EXCERPTED PASSAGE —
════════

Wednesday practiced the parts for conference. Also did some visiting, etc.
Thursday we all went up to the church house and began repairing benches. While we were there we were called up to administer to Inosia. Elder Bandley and I went up. She gave birth to a baby boy immediately after we left. We repaired the screws in the benches in addition to the work on the church benches. The girls of Penina also gave the house a very good going over.
Friday and Saturday were spent in cleaning up around the place and visiting etc.
Saturday afternoon we caught the bus to Pago Pago where we found that President Sears had already arrived from Upolu.
Sunday was quite the day to remember. First, the Lurline came instead of the Monterey. As there were three new elders due, Elder Gamble had to miss Sunday School and go down to the wharf and meet them.

After the regular Sunday School meeting we had breakfast, then went down to Fagatogo. President Sears and Elders Bandley and Pace went out to have a look at the Lurline. I stayed inside the customs baggage room with Elders Gamble and the three new ones, namely Kelsey, Kelly and Child. There were also some other missionaries for New Zealand and Australia. One of them, Elder Johnston, was a very tall fellow, about seven feet.

While we were talking, there was a fellow came up and said that he wanted to be baptized. I then went out to the Lurline, found the elders and President Sears and came back with them. We then went to Pago Pago where President Sears had a talk with him. His name was Joseph F. Dallas, born in Buffalo, NY on 27 October 1885, so that made him fifty years old today. He said that his wife was a Mormon, too. He worked on first class of the Lurline.

We took him up to the Vae Tafe and President Sears baptized him. We had a big dinner to celebrate the event. By the time I got all the information from the new elders, etc. it was time for Church. After Mutual Elders Bandley, Kelly, Child, Pace and I came to Mapusaga on the 11:00 bus. There we spent the night. We also held Elders Meeting between Church and Mutual.
Monday we practiced some more! About noon Elders Gambles, Ferrin, and Kelsey came up in a taxi. There are eight of us here now. Full house! Can't tell which way to turn. Elders Gamble, Ferrin and I went for a visit delivering letters. Had some pineapple up to Kuka's.

October 30, 1935 Early in the morning we all went to the plantation for a milk cow. We roped her and brought her to Mapusaga. After some dinner we went below and tried out the new glove. We also went up to the malai and tried out the new bats. We did some studying in the evening.

════════

REQUIRED ACTION A — In the journal excerpt, which ship arrived on Sunday in place of the Monterey?
REQUIRED ACTION B — Name every one of the new elders whom Elder Gamble went to the wharf to meet, as the journal excerpt gives them.
REQUIRED ACTION C — Reproduce the stretch of the journal excerpt from "We took him" through "Church and Mutual." word for word.

RECORDS SUPPLIED —
════════

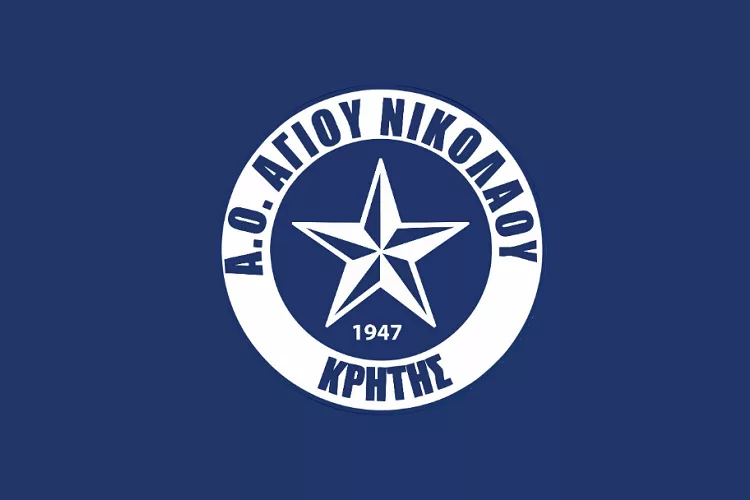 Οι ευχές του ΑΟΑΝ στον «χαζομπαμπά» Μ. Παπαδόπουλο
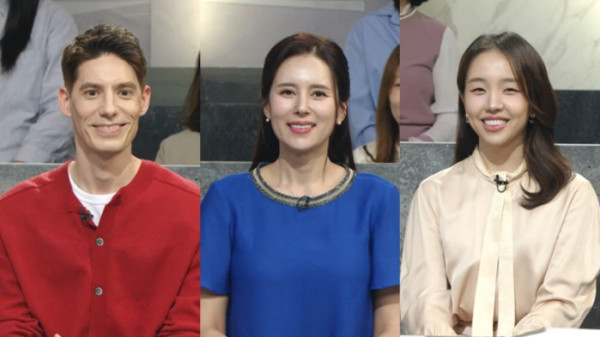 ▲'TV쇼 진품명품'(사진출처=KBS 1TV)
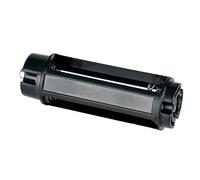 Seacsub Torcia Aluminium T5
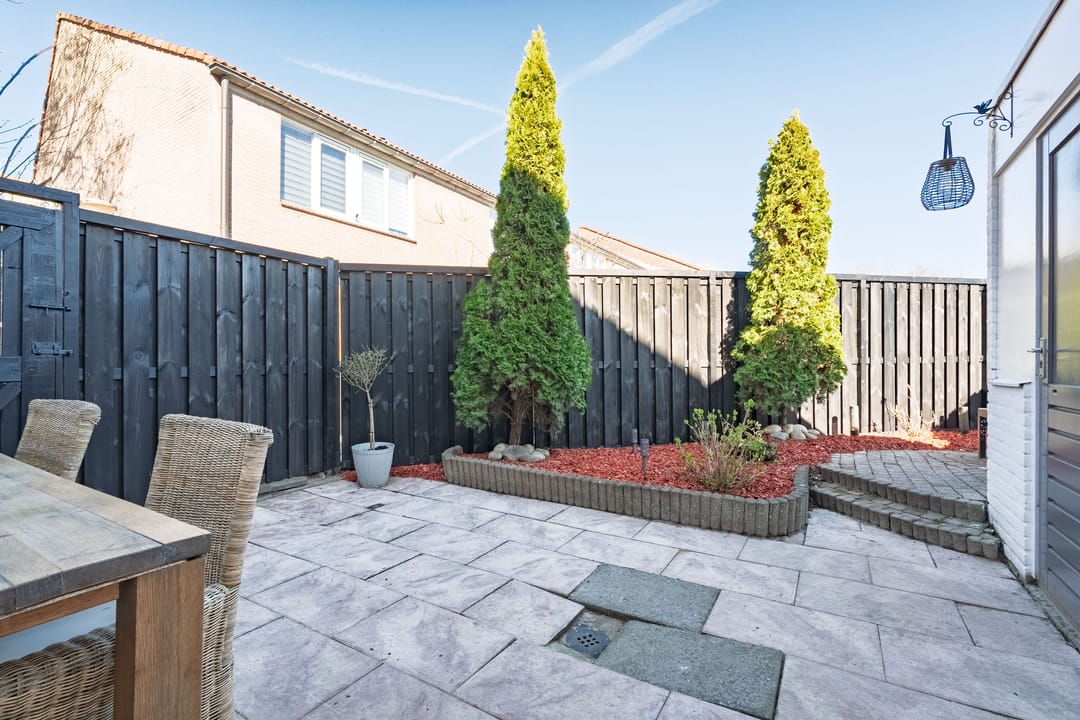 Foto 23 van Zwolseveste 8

════════

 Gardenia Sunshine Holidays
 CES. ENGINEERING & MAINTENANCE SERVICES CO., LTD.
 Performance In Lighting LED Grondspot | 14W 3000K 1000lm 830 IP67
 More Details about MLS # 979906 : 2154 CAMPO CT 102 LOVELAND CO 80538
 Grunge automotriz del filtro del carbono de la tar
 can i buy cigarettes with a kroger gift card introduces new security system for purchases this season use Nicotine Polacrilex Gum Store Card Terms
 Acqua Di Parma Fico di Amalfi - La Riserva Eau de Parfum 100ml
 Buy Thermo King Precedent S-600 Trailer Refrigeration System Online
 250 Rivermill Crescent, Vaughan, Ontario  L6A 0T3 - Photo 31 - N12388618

════════

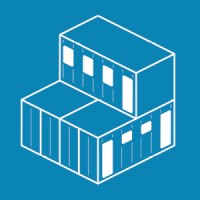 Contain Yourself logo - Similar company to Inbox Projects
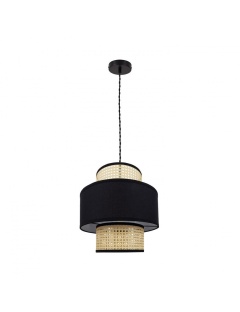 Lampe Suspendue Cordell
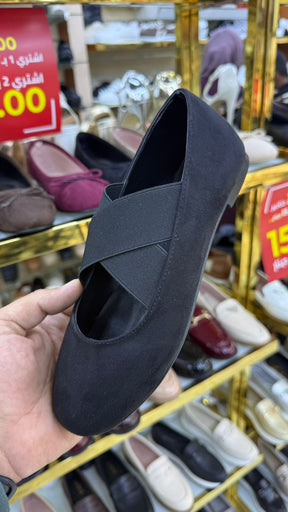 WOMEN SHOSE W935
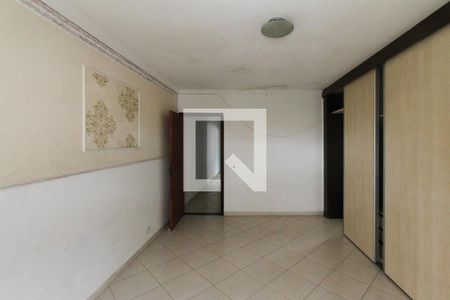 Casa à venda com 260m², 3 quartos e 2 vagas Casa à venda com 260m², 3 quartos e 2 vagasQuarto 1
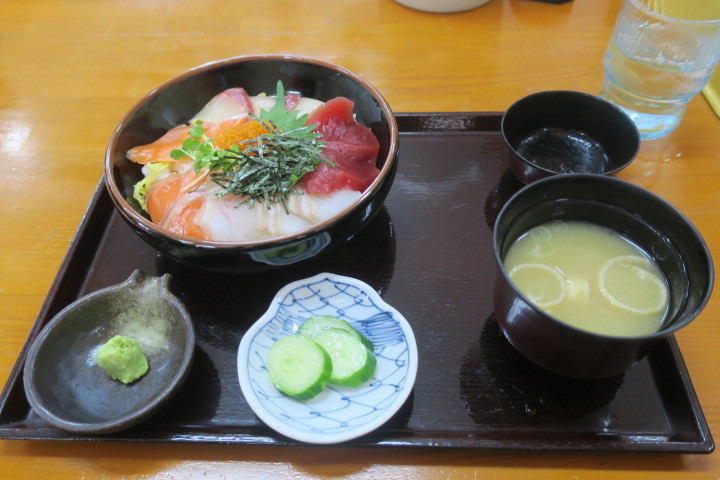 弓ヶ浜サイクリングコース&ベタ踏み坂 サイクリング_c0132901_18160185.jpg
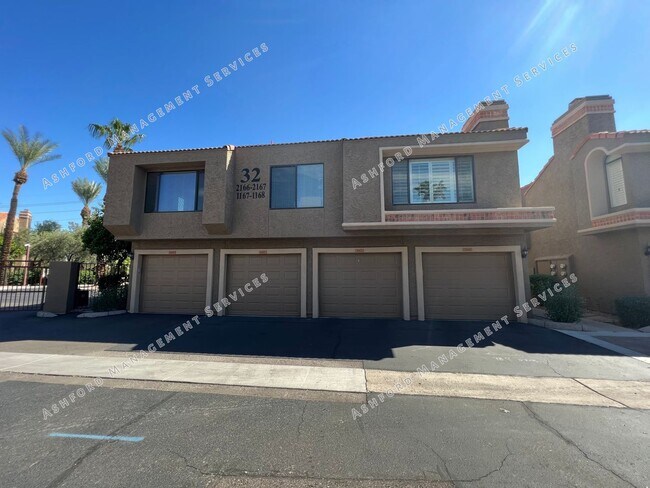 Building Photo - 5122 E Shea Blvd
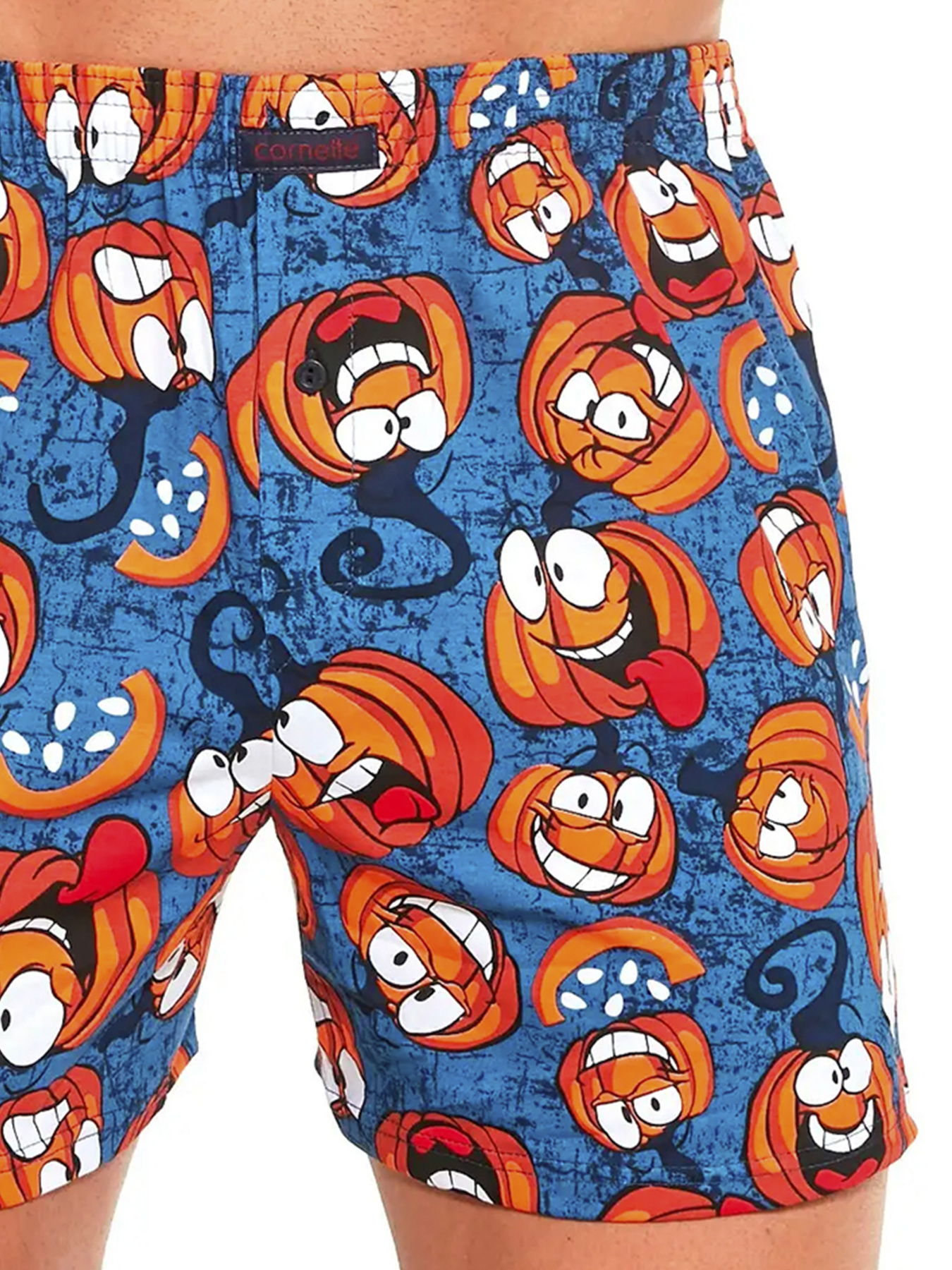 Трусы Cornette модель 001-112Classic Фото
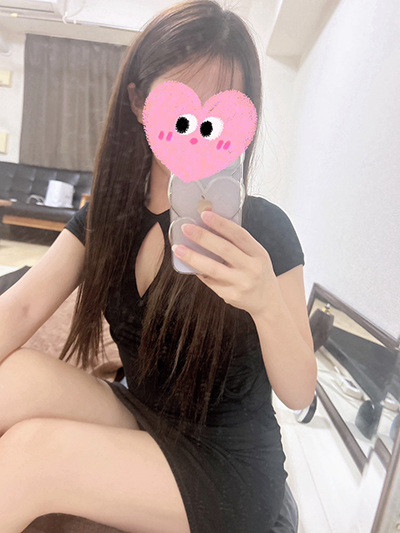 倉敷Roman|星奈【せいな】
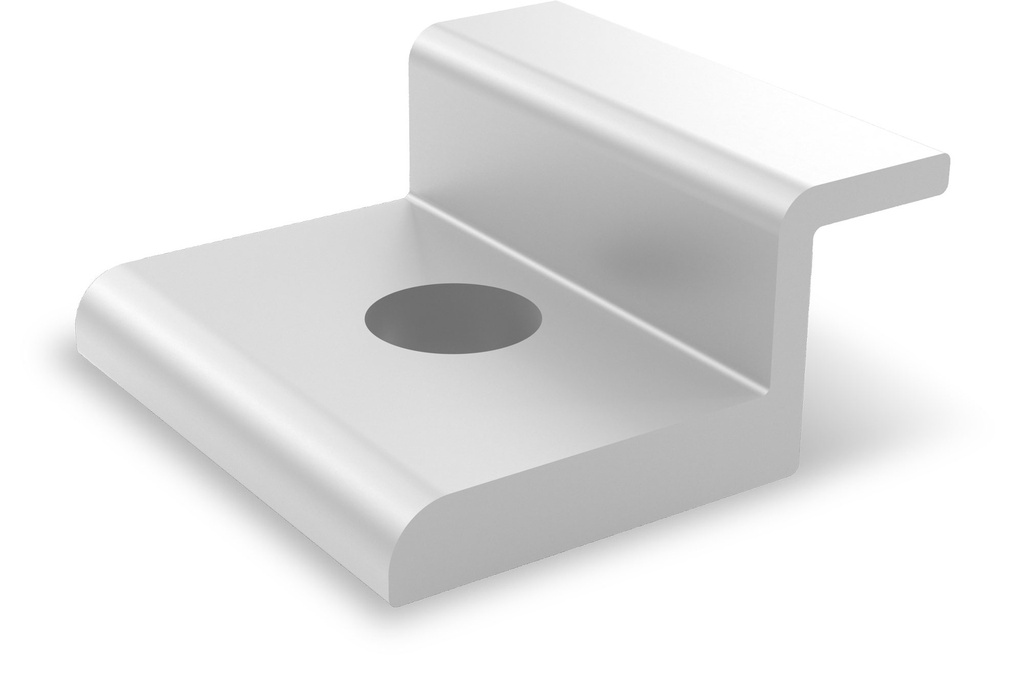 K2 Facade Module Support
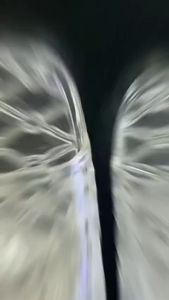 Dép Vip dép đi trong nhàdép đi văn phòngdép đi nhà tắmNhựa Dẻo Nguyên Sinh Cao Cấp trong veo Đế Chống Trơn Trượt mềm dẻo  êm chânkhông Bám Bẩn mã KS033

════════

WRITTEN RESPONSE A — The Lurline.

WRITTEN RESPONSE B — Kelsey, Kelly, Child

WRITTEN RESPONSE C —
We took him up to the Vae Tafe and President Sears baptized him. We had a big dinner to celebrate the event. By the time I got all the information from the new elders, etc. it was time for Church. After Mutual Elders Bandley, Kelly, Child, Pace and I came to Mapusaga on the 11:00 bus. There we spent the night. We also held Elders Meeting between Church and Mutual.